There is a large mangrove area next to this shore, which I didn't get to check out. But some of the team did and saw Dog-faced water snakes.

Very close to the Pulau Semakau Southern shore that we surveyed today is a fish farm which is said to be the largest fish farm in Singapore.
We have noticed many disturbing impacts of this fish farm on the natural shores of Pulau Semakau, see the post after our trip on Aug 2014. Fortunately, on this trip we didn't see any burning of trash on the barge. We also didn't see any freshly laid fish nets on the shore either. What a relief.
We landed before sunrise. A great opportunity to test out the Green Lantern (a lamp that works on salt water) that I got from friends at the Daily Life Renewable Energy during Ubin Day. Thanks to help from Jianlin and Andy, it worked fine. We used it to mark the departure point so that we can find it again in the dark in case we need to make an emergency departure due to bad weather or other contingencies. Fortunately, we didn't have to do so. More photos of the Lantern on facebook.
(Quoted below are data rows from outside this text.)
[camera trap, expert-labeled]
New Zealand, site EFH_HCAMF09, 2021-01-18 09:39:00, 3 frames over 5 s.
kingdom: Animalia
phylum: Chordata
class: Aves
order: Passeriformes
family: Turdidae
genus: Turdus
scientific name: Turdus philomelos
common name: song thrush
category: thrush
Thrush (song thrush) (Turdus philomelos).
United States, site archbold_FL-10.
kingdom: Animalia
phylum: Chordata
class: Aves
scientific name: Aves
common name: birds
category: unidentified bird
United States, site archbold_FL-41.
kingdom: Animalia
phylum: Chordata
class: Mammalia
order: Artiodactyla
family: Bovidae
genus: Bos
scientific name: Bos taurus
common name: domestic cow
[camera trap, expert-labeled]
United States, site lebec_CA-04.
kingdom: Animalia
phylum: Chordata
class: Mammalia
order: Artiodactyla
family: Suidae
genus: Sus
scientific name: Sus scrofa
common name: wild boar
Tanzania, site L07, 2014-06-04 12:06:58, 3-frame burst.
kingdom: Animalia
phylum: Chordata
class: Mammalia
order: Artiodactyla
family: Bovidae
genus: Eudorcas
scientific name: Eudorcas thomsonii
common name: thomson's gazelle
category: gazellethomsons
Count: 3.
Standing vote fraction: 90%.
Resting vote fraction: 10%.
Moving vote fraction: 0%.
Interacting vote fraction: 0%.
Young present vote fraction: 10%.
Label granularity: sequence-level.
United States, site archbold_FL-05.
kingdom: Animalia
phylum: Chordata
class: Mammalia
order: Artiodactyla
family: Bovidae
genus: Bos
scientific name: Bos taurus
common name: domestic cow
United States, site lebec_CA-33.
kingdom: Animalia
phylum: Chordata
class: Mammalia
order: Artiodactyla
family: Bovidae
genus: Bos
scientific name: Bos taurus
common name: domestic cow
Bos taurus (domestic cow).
Pulau Semakau is NOT the same as the Semakau Landfill. The Landfill was created by destroying all of Pulau Saking, and about half of the original Pulau Semakau by building a very long seawall. Fortunately, the landfill was constructed and is managed in such a way that the original mangroves, seagrass meadows and reefs on Pulau Semakau were allowed to remain. It is NOT true that the construction of the Landfill created the marine life found on Pulau Semakau. The marine life was there long before the Landfill was built.
As the existing half of the Landfill was used up, the Phase 2 of the Landfill was just recently launched. This involved closing the gap of the seawall on the Semakau Landfill, forming one big pool where incinerated ash will be dumped. NEA worked to limit the damage to natural shores during the construction work for this expansion of the landfill.